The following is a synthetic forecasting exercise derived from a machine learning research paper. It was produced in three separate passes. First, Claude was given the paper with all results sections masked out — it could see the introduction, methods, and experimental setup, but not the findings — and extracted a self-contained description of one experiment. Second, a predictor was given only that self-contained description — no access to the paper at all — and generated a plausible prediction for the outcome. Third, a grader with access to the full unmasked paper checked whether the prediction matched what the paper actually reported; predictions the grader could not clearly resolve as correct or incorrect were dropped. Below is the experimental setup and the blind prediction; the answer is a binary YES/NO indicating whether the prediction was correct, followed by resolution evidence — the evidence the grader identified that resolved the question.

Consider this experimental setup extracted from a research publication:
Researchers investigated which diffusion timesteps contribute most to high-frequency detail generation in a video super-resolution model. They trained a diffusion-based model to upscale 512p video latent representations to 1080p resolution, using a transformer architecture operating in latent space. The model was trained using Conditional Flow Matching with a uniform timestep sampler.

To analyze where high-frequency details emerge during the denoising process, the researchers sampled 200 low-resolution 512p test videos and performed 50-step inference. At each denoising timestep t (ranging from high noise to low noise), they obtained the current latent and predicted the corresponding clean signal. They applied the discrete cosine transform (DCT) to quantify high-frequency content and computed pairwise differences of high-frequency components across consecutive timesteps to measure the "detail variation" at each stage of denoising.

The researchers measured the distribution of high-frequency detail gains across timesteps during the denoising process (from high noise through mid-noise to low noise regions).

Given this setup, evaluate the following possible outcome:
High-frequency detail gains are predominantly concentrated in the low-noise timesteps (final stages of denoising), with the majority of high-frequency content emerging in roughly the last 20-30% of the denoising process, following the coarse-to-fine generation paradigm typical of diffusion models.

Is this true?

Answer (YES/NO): NO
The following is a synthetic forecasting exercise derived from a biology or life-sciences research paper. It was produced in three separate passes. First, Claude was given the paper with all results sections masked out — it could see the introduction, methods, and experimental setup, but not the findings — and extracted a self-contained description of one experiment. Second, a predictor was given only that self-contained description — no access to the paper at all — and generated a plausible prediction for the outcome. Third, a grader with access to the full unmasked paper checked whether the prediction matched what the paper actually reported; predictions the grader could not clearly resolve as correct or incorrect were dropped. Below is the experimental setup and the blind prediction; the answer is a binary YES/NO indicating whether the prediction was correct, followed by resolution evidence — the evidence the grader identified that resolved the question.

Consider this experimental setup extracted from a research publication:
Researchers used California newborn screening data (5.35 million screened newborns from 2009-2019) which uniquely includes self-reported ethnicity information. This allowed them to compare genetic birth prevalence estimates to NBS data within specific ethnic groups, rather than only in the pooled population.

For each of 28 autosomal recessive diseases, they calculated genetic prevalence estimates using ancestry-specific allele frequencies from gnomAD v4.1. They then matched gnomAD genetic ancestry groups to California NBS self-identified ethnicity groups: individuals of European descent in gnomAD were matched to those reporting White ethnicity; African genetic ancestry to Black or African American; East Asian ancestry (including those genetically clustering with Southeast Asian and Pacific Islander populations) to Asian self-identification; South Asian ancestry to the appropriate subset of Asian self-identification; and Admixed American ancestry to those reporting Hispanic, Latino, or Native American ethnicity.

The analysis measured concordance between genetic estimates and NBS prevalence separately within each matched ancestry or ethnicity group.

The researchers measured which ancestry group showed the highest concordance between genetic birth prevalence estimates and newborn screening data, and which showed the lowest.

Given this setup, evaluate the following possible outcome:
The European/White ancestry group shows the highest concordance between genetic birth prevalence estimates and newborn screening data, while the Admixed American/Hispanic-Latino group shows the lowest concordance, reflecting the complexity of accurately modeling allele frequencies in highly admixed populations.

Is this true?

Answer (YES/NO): NO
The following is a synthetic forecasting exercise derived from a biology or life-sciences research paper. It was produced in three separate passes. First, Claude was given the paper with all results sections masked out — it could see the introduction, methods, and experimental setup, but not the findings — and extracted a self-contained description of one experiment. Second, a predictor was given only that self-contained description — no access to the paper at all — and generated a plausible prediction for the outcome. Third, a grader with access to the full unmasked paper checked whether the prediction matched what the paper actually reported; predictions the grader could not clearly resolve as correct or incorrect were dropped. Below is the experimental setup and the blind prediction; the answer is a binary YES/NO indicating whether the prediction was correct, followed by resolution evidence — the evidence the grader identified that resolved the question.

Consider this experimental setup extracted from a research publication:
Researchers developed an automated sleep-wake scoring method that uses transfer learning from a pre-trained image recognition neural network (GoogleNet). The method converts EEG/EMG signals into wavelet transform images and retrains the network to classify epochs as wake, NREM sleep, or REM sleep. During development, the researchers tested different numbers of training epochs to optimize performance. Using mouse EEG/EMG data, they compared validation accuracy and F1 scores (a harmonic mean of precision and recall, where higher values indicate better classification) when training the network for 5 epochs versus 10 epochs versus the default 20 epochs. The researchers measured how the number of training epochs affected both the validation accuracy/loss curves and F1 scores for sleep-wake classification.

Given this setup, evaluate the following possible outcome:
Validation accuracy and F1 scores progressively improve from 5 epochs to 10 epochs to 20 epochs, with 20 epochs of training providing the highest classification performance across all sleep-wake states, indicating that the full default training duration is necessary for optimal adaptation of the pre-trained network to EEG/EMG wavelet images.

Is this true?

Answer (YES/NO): NO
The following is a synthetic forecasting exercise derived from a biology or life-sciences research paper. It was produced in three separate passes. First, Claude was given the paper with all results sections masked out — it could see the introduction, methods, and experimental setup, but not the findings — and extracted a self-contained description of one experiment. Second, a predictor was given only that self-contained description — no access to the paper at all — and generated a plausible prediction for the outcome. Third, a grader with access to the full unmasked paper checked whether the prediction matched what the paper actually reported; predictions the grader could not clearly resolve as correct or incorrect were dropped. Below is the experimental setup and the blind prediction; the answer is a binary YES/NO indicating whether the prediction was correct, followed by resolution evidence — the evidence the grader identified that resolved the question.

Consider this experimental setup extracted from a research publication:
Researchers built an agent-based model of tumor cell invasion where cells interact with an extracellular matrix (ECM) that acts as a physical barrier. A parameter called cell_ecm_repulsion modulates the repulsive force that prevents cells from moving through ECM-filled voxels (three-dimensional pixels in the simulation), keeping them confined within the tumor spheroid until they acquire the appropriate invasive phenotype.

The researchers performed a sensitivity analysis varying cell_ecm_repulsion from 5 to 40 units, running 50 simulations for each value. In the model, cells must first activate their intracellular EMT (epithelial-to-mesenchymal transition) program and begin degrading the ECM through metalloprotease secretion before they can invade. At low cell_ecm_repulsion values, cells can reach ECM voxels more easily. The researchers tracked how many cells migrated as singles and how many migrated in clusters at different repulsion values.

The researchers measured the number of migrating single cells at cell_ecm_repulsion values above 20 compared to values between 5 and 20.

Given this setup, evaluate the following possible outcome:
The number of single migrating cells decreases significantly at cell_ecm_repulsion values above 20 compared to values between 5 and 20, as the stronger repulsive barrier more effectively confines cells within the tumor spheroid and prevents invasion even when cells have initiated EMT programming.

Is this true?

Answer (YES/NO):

■ ■ ■

■ PROBLEM DESCRIPTION
Every line above must be repeated exactly as it appears.

■ ANSWER
The following is a synthetic forecasting exercise derived from a machine learning research paper. It was produced in three separate passes. First, Claude was given the paper with all results sections masked out — it could see the introduction, methods, and experimental setup, but not the findings — and extracted a self-contained description of one experiment. Second, a predictor was given only that self-contained description — no access to the paper at all — and generated a plausible prediction for the outcome. Third, a grader with access to the full unmasked paper checked whether the prediction matched what the paper actually reported; predictions the grader could not clearly resolve as correct or incorrect were dropped. Below is the experimental setup and the blind prediction; the answer is a binary YES/NO indicating whether the prediction was correct, followed by resolution evidence — the evidence the grader identified that resolved the question.

Consider this experimental setup extracted from a research publication:
Researchers investigated which diffusion timesteps contribute most to high-frequency detail generation in a video super-resolution model. They trained a diffusion-based model to upscale 512p video latent representations to 1080p resolution, using a transformer architecture operating in latent space. The model was trained using Conditional Flow Matching with a uniform timestep sampler.

To analyze where high-frequency details emerge during the denoising process, the researchers sampled 200 low-resolution 512p test videos and performed 50-step inference. At each denoising timestep t (ranging from high noise to low noise), they obtained the current latent and predicted the corresponding clean signal. They applied the discrete cosine transform (DCT) to quantify high-frequency content and computed pairwise differences of high-frequency components across consecutive timesteps to measure the "detail variation" at each stage of denoising.

The researchers measured the distribution of high-frequency detail gains across timesteps during the denoising process (from high noise through mid-noise to low noise regions).

Given this setup, evaluate the following possible outcome:
High-frequency detail gains are predominantly concentrated in the low-noise timesteps (final stages of denoising), with the majority of high-frequency content emerging in roughly the last 20-30% of the denoising process, following the coarse-to-fine generation paradigm typical of diffusion models.

Is this true?

Answer (YES/NO): NO
The following is a synthetic forecasting exercise derived from a biology or life-sciences research paper. It was produced in three separate passes. First, Claude was given the paper with all results sections masked out — it could see the introduction, methods, and experimental setup, but not the findings — and extracted a self-contained description of one experiment. Second, a predictor was given only that self-contained description — no access to the paper at all — and generated a plausible prediction for the outcome. Third, a grader with access to the full unmasked paper checked whether the prediction matched what the paper actually reported; predictions the grader could not clearly resolve as correct or incorrect were dropped. Below is the experimental setup and the blind prediction; the answer is a binary YES/NO indicating whether the prediction was correct, followed by resolution evidence — the evidence the grader identified that resolved the question.

Consider this experimental setup extracted from a research publication:
Researchers used California newborn screening data (5.35 million screened newborns from 2009-2019) which uniquely includes self-reported ethnicity information. This allowed them to compare genetic birth prevalence estimates to NBS data within specific ethnic groups, rather than only in the pooled population.

For each of 28 autosomal recessive diseases, they calculated genetic prevalence estimates using ancestry-specific allele frequencies from gnomAD v4.1. They then matched gnomAD genetic ancestry groups to California NBS self-identified ethnicity groups: individuals of European descent in gnomAD were matched to those reporting White ethnicity; African genetic ancestry to Black or African American; East Asian ancestry (including those genetically clustering with Southeast Asian and Pacific Islander populations) to Asian self-identification; South Asian ancestry to the appropriate subset of Asian self-identification; and Admixed American ancestry to those reporting Hispanic, Latino, or Native American ethnicity.

The analysis measured concordance between genetic estimates and NBS prevalence separately within each matched ancestry or ethnicity group.

The researchers measured which ancestry group showed the highest concordance between genetic birth prevalence estimates and newborn screening data, and which showed the lowest.

Given this setup, evaluate the following possible outcome:
The European/White ancestry group shows the highest concordance between genetic birth prevalence estimates and newborn screening data, while the Admixed American/Hispanic-Latino group shows the lowest concordance, reflecting the complexity of accurately modeling allele frequencies in highly admixed populations.

Is this true?

Answer (YES/NO): NO
The following is a synthetic forecasting exercise derived from a biology or life-sciences research paper. It was produced in three separate passes. First, Claude was given the paper with all results sections masked out — it could see the introduction, methods, and experimental setup, but not the findings — and extracted a self-contained description of one experiment. Second, a predictor was given only that self-contained description — no access to the paper at all — and generated a plausible prediction for the outcome. Third, a grader with access to the full unmasked paper checked whether the prediction matched what the paper actually reported; predictions the grader could not clearly resolve as correct or incorrect were dropped. Below is the experimental setup and the blind prediction; the answer is a binary YES/NO indicating whether the prediction was correct, followed by resolution evidence — the evidence the grader identified that resolved the question.

Consider this experimental setup extracted from a research publication:
Researchers developed an automated sleep-wake scoring method that uses transfer learning from a pre-trained image recognition neural network (GoogleNet). The method converts EEG/EMG signals into wavelet transform images and retrains the network to classify epochs as wake, NREM sleep, or REM sleep. During development, the researchers tested different numbers of training epochs to optimize performance. Using mouse EEG/EMG data, they compared validation accuracy and F1 scores (a harmonic mean of precision and recall, where higher values indicate better classification) when training the network for 5 epochs versus 10 epochs versus the default 20 epochs. The researchers measured how the number of training epochs affected both the validation accuracy/loss curves and F1 scores for sleep-wake classification.

Given this setup, evaluate the following possible outcome:
Validation accuracy and F1 scores progressively improve from 5 epochs to 10 epochs to 20 epochs, with 20 epochs of training providing the highest classification performance across all sleep-wake states, indicating that the full default training duration is necessary for optimal adaptation of the pre-trained network to EEG/EMG wavelet images.

Is this true?

Answer (YES/NO): NO
The following is a synthetic forecasting exercise derived from a biology or life-sciences research paper. It was produced in three separate passes. First, Claude was given the paper with all results sections masked out — it could see the introduction, methods, and experimental setup, but not the findings — and extracted a self-contained description of one experiment. Second, a predictor was given only that self-contained description — no access to the paper at all — and generated a plausible prediction for the outcome. Third, a grader with access to the full unmasked paper checked whether the prediction matched what the paper actually reported; predictions the grader could not clearly resolve as correct or incorrect were dropped. Below is the experimental setup and the blind prediction; the answer is a binary YES/NO indicating whether the prediction was correct, followed by resolution evidence — the evidence the grader identified that resolved the question.

Consider this experimental setup extracted from a research publication:
Researchers built an agent-based model of tumor cell invasion where cells interact with an extracellular matrix (ECM) that acts as a physical barrier. A parameter called cell_ecm_repulsion modulates the repulsive force that prevents cells from moving through ECM-filled voxels (three-dimensional pixels in the simulation), keeping them confined within the tumor spheroid until they acquire the appropriate invasive phenotype.

The researchers performed a sensitivity analysis varying cell_ecm_repulsion from 5 to 40 units, running 50 simulations for each value. In the model, cells must first activate their intracellular EMT (epithelial-to-mesenchymal transition) program and begin degrading the ECM through metalloprotease secretion before they can invade. At low cell_ecm_repulsion values, cells can reach ECM voxels more easily. The researchers tracked how many cells migrated as singles and how many migrated in clusters at different repulsion values.

The researchers measured the number of migrating single cells at cell_ecm_repulsion values above 20 compared to values between 5 and 20.

Given this setup, evaluate the following possible outcome:
The number of single migrating cells decreases significantly at cell_ecm_repulsion values above 20 compared to values between 5 and 20, as the stronger repulsive barrier more effectively confines cells within the tumor spheroid and prevents invasion even when cells have initiated EMT programming.

Is this true?

Answer (YES/NO):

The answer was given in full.